A year after enacting a social host ordinance enforceable in
unincorporated areas of Santa Clara County, supervisors are
considering updating the law with stiffer penalties in order to
curb underage alcohol use.
A year after enacting a social host ordinance enforceable in unincorporated areas of Santa Clara County, supervisors are considering updating the law with stiffer penalties in order to curb underage alcohol use.
The law allows sheriff’s deputies to issue citations to adults who are responsible for gatherings involving underage alcohol consumption on their property, even if those adults are not present. First adopted in Sept. 2008, a one-year trial period did not net any citations or warnings.
Later this month, the supervisors will consider an update that adds “more teeth” to the law by imposing hefty fines on violators, according to Supervisor Don Gage. Adult property owners or hosts who are found guilty of providing alcohol to minors at private parties will be fined $350 for the first offense, and $700 for each repeat violation.
Eight cities in Santa Clara County, including Morgan Hill and Gilroy, have their own social host ordinances that regulate underage drinking parties in the city limits. Residents in unincorporated areas who think they are safe from police when they hold loud gatherings where intoxicated young people bother their neighbors will now have to shape up or pay up, Gage said.
“This will keep people from moving from the city out to the county to have those parties, because they have rules out there now,” Gage said.
Although some of the local municipal social host ordinances have provisions holding landlords or property managers responsible for underage drinking in their apartments or rental homes, the county will not enact such a rule. The county ordinance will only cite the parents or other adults who are directly responsible for juvenile conviviality, because almost all disturbances involving underage drinking reported by deputies are at single-family residences, according to a staff report that will be presented at the Jan. 26 board meeting.
From Jan. 1 to June 30, 2009, the sheriff’s office responded to 200 service calls for disturbances emanating from private parties. Of those, only 11 were juvenile parties where no adults were on the property, according to the staff report. No social host violations were issued, and most of the cases ended in “no report.”
The ordinance will not substantially cost the county money, because it will only be enforced when deputies respond to complaints of noise or other disturbances at parties.
The city of Morgan Hill enacted its social host ordinance in 2007. More restrictive than the county’s, it allows penalties for landlords or property managers in rental dwellings where underage people have been drinking.

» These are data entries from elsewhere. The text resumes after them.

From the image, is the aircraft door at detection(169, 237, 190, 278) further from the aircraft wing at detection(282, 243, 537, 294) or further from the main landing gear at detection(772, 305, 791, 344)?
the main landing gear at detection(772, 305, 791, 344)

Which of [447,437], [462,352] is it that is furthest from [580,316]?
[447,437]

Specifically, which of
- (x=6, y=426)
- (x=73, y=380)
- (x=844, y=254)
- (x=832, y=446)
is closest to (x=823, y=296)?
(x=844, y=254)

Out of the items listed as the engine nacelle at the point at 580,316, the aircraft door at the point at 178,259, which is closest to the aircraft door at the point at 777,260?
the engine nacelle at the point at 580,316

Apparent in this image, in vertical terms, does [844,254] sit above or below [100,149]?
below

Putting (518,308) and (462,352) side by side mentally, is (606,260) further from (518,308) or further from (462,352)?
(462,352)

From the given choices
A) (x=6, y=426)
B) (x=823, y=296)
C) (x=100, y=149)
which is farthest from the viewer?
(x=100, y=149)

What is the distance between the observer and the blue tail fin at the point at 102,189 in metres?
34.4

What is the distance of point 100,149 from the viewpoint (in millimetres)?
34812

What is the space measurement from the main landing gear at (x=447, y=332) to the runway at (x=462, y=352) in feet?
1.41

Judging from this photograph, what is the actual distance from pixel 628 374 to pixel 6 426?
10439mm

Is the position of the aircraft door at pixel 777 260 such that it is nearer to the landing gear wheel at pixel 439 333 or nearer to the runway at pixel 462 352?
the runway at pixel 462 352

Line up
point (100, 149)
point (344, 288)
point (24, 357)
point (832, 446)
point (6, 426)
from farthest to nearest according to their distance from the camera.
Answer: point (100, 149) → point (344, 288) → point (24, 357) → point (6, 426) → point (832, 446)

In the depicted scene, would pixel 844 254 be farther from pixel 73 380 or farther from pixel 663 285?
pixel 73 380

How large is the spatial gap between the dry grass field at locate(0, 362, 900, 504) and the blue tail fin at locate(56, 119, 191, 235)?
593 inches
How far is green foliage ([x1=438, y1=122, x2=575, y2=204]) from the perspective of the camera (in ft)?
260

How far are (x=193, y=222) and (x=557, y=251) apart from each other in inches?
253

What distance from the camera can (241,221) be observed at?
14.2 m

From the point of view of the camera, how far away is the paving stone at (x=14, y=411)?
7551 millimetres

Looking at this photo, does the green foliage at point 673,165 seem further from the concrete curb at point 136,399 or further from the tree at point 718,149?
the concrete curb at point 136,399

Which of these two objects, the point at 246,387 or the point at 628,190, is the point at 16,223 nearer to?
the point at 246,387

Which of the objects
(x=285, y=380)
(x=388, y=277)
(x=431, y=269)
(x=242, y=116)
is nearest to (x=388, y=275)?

Plus, the maximum fine for a third offense is $1,000. A first violation can lead to a $250 fine, and the second offense can cost $500.
In both the city and county ordinances, the parents or homeowners responsible for underage drinking parties can be cited even if they are not home at the time of the party.
Morgan Hill police issued five citations for social host violations in 2008, and five more in 2009, according to Patti Yinger, support services manager with MHPD. None of those cited were repeat offenders.
These numbers alone do not indicate a plague of underage drinking, but Cmdr. Joe Sampson said that might be because of authorities’ decision to start prosecuting adults who allow minors to imbibe alcohol on their property, or in their presence. He said police proposed the social host rule as a widespread response to recurring loud parties, especially during the summer, in which crowds of juveniles were drinking. Some of those incidents even resulted in “minor injuries that could have been worse,” Sampson said.
“Once the ordinance went into place, we started to see that people were more cognizant that if police responded, even if they weren’t there, they could be held responsible,” Sampson said.
A survey of 150 Morgan Hill Unified School students ages 14 to 19, conducted in 2007, indicated that 85 percent of local teens have drunk alcohol at least once.
Each year about 5,000 Americans younger than 21, the legal drinking age, die as a result of alcohol consumption leading to accidents, homicides and suicides, according to the National Institute on Alcohol Abuse and Alcoholism.
In Gilroy, 15-year-old Sarah Botill died Dec. 5, 2009, after a night of drinking at a slumber party. Authorities have not confirmed that the beer and vodka she consumed the previous night caused her death, but witnesses and police said she was intoxicated and had difficulty breathing before an adult at the home called 911.
Officials familiar with that case said that the homeowner, former Gilroy councilman Roland Velasco, would not be subject to a social host violation because he did not know Botill and her friends were drinking.
However, numerous state laws already on the books regulate underage drinking. For example, it is a crime for an adult to supply an underage person with alcohol. And if someone younger than 18 who drives a vehicle while intoxicated and causes a traffic accident, the adult who supplied alcohol to the driver can be prosecuted.
“(Underage drinking) is a very big problem, all over the place. It’s a social problem that’s been around for a long time,” Gage said.